Passage below:

Care from healthcare professionals
Whether you have just been diagnosed or had diabetes for some time it is important that you get the right support for managing your diabetes. This will help to ensure that your diabetes, blood pressure and blood fats are all kept in check, as well as detecting any early signs of complications so that they can be caught and treated successfully.
Your diabetes team will monitor your diabetes control, and you should have a full diabetes check at least once a year.
This check is referred to as your annual diabetes review: its purpose is to check for early signs of complications and to enable you to lead a healthy life. The annual review consists of a few tests, often on different days, and with different healthcare professionals.
As part of your annual review, it is important that you receive a quality foot check from a properly trained person. Find out more about what to expect at your annual foot check.
Getting the most out of your appointments
- decide what you need to know
- write down the points you want to raise
- bring your blood glucose meter and results record with you, if you test
- bring any news features/stories or research that you have any questions about.
- listen actively – ask questions, give feedback and ask for clarification if you’re unsure of anything
- make notes to help you remember what has been said
- check you’ve covered your list.

End of Passage.

> Tasks:
1 - According to the diabetes care passage, how often should you have a full diabetes check?
2 - In the diabetes care passage, why is it important to get the right support for managing your diabetes? Answer in one to three sentences.
3 - Continue the diabetes care passage from where it stops.
The entries that follow are separate material, unrelated to the diabetes care passage.

Raw data below:

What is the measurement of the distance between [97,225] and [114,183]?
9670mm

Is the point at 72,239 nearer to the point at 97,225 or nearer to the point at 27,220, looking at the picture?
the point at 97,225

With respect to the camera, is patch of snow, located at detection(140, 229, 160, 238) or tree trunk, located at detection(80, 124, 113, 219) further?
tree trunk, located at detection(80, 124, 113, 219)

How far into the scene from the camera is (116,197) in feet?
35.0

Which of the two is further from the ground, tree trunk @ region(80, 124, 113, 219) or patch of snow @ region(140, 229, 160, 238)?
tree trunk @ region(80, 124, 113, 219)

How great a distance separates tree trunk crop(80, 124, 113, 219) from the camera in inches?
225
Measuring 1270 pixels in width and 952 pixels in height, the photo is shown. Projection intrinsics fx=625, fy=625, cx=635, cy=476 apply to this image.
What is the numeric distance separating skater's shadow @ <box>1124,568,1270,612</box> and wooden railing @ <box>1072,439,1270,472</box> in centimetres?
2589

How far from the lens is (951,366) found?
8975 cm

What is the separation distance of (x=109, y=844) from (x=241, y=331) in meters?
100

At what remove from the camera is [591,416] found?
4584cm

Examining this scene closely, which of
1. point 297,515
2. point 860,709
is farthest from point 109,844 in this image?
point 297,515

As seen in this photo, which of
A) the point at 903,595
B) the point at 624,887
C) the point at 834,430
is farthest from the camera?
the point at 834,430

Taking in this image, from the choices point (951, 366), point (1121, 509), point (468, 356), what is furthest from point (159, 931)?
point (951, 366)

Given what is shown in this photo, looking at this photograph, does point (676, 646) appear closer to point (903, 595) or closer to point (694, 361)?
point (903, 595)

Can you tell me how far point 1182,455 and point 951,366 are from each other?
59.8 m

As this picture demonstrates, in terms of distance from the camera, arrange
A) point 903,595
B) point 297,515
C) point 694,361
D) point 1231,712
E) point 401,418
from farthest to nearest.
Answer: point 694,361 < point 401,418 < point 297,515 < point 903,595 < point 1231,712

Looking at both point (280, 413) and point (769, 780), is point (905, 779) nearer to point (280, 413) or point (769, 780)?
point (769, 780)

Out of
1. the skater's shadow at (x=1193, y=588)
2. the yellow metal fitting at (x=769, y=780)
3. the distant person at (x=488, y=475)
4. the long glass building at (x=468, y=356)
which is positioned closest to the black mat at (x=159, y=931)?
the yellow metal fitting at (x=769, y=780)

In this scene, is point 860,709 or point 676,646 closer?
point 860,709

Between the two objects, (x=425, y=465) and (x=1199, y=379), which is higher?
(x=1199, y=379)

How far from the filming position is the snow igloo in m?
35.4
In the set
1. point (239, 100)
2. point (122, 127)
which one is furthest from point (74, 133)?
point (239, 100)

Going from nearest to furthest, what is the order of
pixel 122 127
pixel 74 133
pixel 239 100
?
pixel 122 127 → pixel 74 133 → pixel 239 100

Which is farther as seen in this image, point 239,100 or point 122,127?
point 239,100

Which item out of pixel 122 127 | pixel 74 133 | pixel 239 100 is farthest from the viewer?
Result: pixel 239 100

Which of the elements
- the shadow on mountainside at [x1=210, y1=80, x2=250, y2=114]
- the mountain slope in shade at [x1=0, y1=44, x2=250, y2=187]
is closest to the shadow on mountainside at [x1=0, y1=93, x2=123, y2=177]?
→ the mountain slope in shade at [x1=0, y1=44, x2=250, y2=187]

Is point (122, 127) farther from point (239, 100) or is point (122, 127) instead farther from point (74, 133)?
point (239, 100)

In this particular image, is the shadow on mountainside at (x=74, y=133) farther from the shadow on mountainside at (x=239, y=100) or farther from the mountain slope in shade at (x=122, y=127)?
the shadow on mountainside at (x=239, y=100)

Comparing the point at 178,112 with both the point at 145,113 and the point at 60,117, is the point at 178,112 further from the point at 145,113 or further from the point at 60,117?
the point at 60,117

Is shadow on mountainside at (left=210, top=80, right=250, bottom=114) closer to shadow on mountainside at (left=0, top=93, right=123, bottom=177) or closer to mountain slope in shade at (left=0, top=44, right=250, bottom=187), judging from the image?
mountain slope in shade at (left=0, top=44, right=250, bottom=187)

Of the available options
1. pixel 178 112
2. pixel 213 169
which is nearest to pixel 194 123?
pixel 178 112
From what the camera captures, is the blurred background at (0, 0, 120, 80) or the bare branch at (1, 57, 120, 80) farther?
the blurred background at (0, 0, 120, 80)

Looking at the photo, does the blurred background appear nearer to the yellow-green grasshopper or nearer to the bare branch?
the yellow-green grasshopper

End of Raw data.

> Solved tasks:
1 - At least once a year.

2 - The right support helps keep your diabetes, blood pressure and blood fats in check. It also detects early signs of complications so they can be caught and treated successfully.

3 -
- review what’s been said and agreed
- make a note of anything you need to do before your next appointme
Care planning review
The annual diabetes review is an ideal time to have your care planning review. Care planning is a process that should be available to all people with diabetes. It:
- allows you to be more involved in decisions about how your diabetes is managed
- gives you a say in every aspect of the care you get
- helps you to work towards goals that are personal to you
- helps you to work in partnership with your diabetes team.
The care planning appointment is a chance to talk about the results of your annual diabetes checks (these are included as part of the 15 healthcare essentials) with your healthcare professional, talk about your experiences and discuss how you feel, set goals, and create an action plan to help you manage your diabetes.
Your healthcare professional can help you to understand the results of your diabetes checks, provide you with information and advice, talk about different options – for example, different types of medication available to you – and refer or signpost you to support in your local area.
A care plan is a written document of all these discussions, goals and actions.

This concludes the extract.